I do, however, love how the victory conditions encourage cooperation and a different kind of interaction among the players. At the beginning of the game, everyone draws a card from a deck of each player’s corporation. Whichever player you draw is who you have to beat: you win if you have more points than that player. It doesn’t matter how everyone else is doing. You just have to beat that one person. So you truly don’t mind helping anyone else get points, so long as it keeps you ahead of your opponent. Of course, one of those other players has drawn you as their opponents…

The whole Machi Koro thing of everyone getting an action during each player’s die roll is a solid formula for keeping 4+ players engaged. But I feel Machi Koro is obsoleted by Space Base:

Reviewed here:

Which I’m starting to think might be obsoleted by Valeria: Card Kingdoms.

The problem with these Machi Koro style games is that they don’t have a lot of interaction. Space Base and Valeria are games where players tend to have their noses down on their own side of the table, not caring too much about what the other players are doing until it comes time to tally victory points. There’s a really good add-on for Valeria called Agents that puts out a deck of “gotcha” cards that adds more interaction to the game, but it’s a bit of a kludge, since it’s usually a hard choice whether to help yourself or hurt another player. Most of the time, players won’t attack other players at the expense of helping themselves.

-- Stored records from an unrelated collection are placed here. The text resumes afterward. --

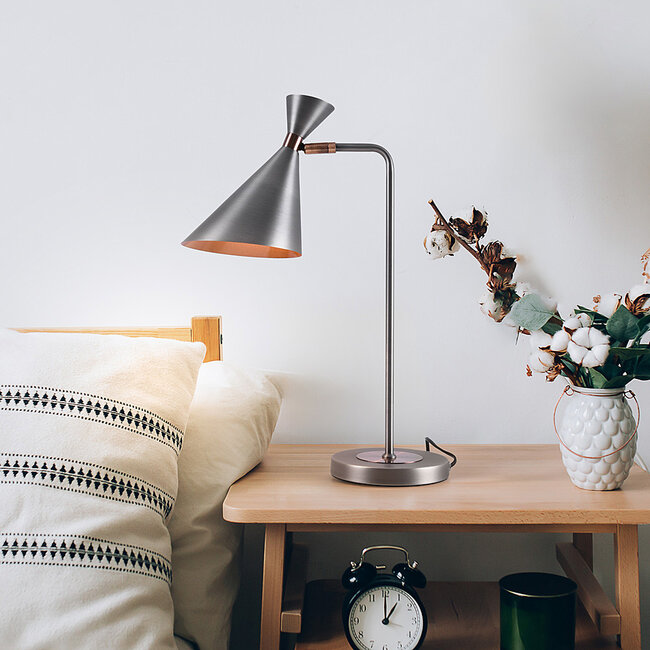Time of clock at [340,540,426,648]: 1:00
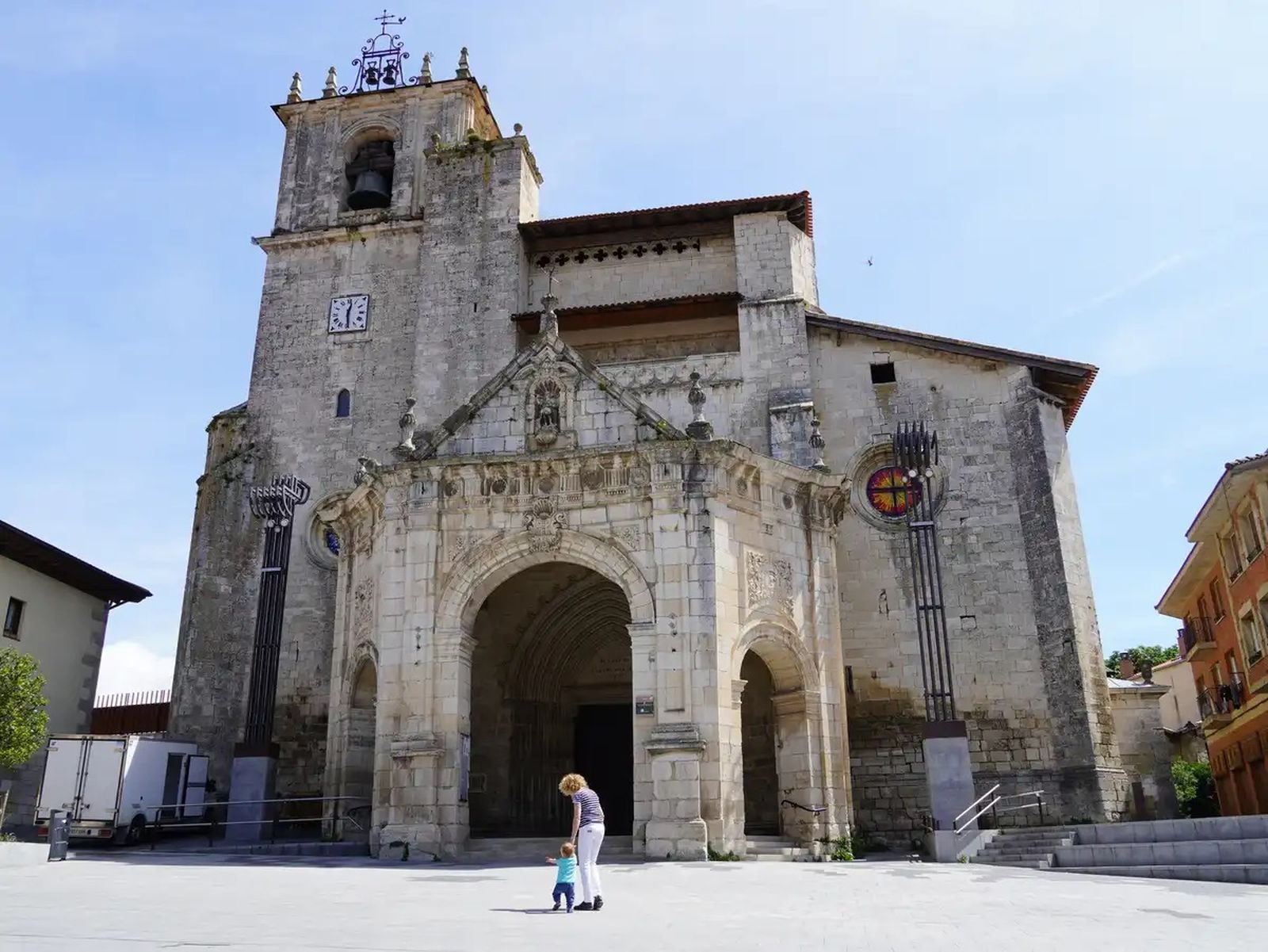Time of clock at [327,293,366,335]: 12:28
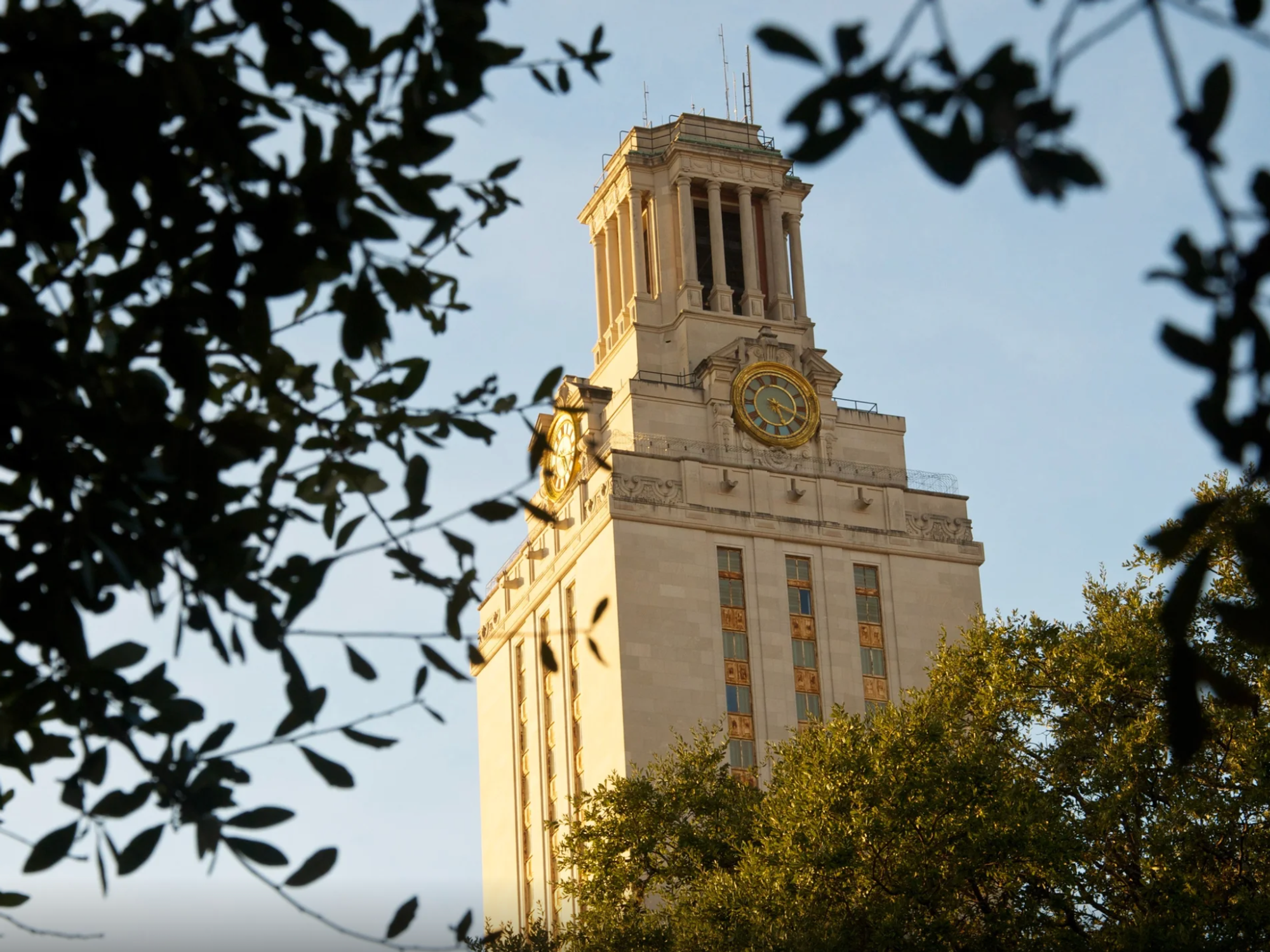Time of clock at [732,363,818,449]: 5:18
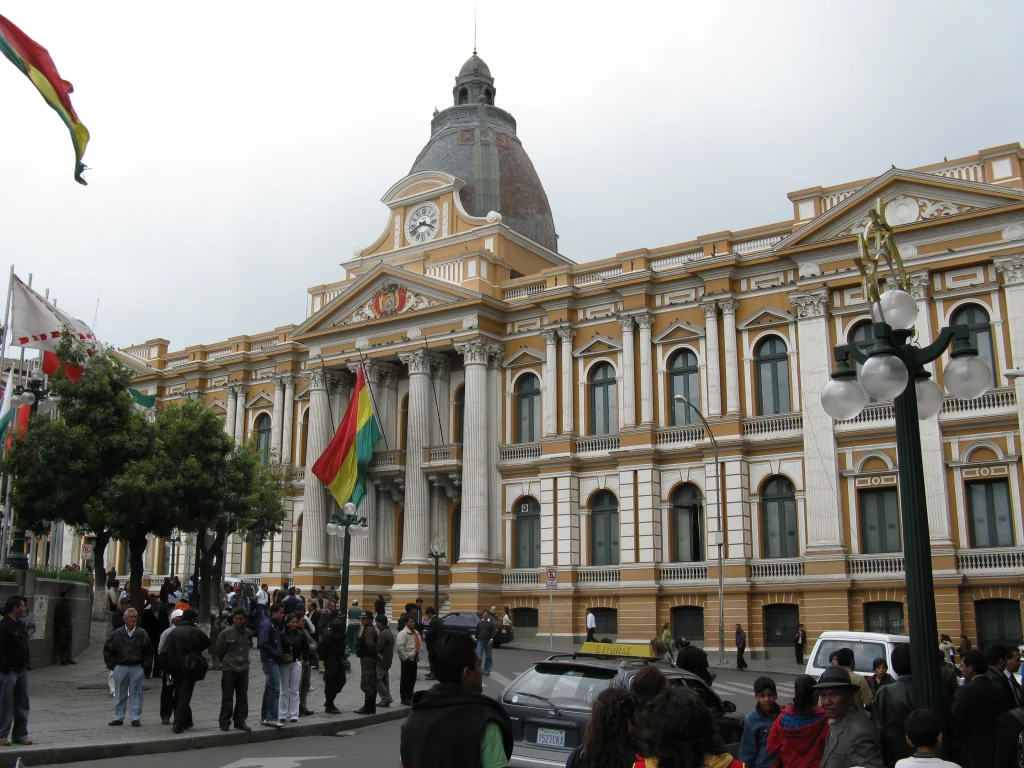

I’ll be interested in seeing what other folks recommend. There are plenty of games you can play with five players, but not very many that manage it in such a way to keep all of them invested.

-Tom

Ok, Lovecraft Letter ordered.

And yeah, I finally got 7 wonders on iOS and didn’t like it at all compared to others like RftG or Age of Rivals

Bang the Dice Game is a fun light one that is good from 5 to 8 folks too.

Valeria is Machi Koro but good. Don’t buy Machi Koro. Don’t be that guy.

+1 King of Tokyo and Love Letter.

@Nightgaunt and @CraigM, Love Letter doesn’t go up to five players! There aren’t enough cards.

-Tom

Oh, you mean Bang! The Dice Game. I was wonder what “Bang the Dice” was… Sounded a little, well, risque. :)

-Tom

Oh oops, I should’ve mentioned that the 5 to 8 people should be really comfortable with each other!

Tokaido plays up to five. It’s easy to teach, gently competitive and a real looker.

Codenames and Pictomania are pretty good for casuals. My friends are very casual. You’ll have to split 5 players into teams of 2 and 3.

Think we have the original codenames.

Pretty sure I have eyed Incan Gold at the FLGS. Might swing by there tomorrow to see if they have a copy.

Thanks all!

Of course not

And you wouldn’t want it if it did

I finally won a round of my favorite game, Champions of Midgard!